=== ESTRATTO DEL TESTO ===
----------------------------------------
Il teleromanzo de “L’Orlando furioso”

 

In collegamento con Ferrara trasmettiamo La pazzia di Orlando

XXIII  puntata del Teleromanzo L’Orlando furioso

Regia di Ludovico Ariosto

 

di Italo Spada

 

Senza TV e senza cinema, con il pericolo costante di imbattersi in qualche male intenzionato che si aggirava per le strade buie del paese, le serate dei borghesi e dei contadini del Quattrocento e del Cinquecento non dovevano essere allegre. Solo i Signori, ogni tanto, si divertivano come potevano: cene luculliane, feste al castello, coinvolgimento di suonatori, giocolieri, trovatori, giullari e teatranti e, tanto per darsi anche un tono di amanti della cultura, l’assunzione di poeti al loro servizio. Il ruolo dei poeti nelle corti comprendeva anche quello di inventare storie a puntate, scriverle e recitarle. La loro recita diventava, così, una sorta di “cinema orale”, con proiezione di immagini, luci e suoni sullo schermo della fantasia dei rispettabili uditori-spettatori che li avevano assunti al loro servizio.
----------------------------------------
=== RECORD ESTRATTI ===

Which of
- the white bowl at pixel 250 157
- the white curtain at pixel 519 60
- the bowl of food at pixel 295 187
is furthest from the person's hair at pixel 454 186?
----------------------------------------
=== RICHIESTA A ===
Secondo il testo sull'Orlando furioso, che cosa diventava la recita dei poeti di corte?
=== RICHIESTA B ===
Prosegui il testo sull'Orlando furioso a partire dalla sua ultima frase.

=== RISPOSTA ATTESA A ===
Diventava una sorta di "cinema orale".

=== RISPOSTA ATTESA B ===
 

È a Ferrara che Ludovico Ariosto – che doveva essere, in certo qual modo, lo Zeffirelli degli Estensi – ha la brillante idea di narrare le gesta del paladino Orlando riprendendo un tema già trattato da precedenti poeti, tra i quali l’ultimo in ordine cronologico era stato Matteo Maria Boiardo con L’Orlando innamorato. Pur avendo intrapreso questa sua fatica letteraria per celebrare le origini della famiglia estense e per farsi perdonare dal Cardinale Ippolito d’Este2, Ariosto si appassiona alla storia e rivela qualità di grande narratore filmico, attento alla sceneggiatura, ai ritmi, agli stacchi, al montaggio, alla scenografia, agli effetti speciali e alle tecniche di ripresa.

 

Esaminiamo qui, a titolo esplicativo, l’ultima parte del Canto XXIII, quello relativo alla pazzia di Orlando.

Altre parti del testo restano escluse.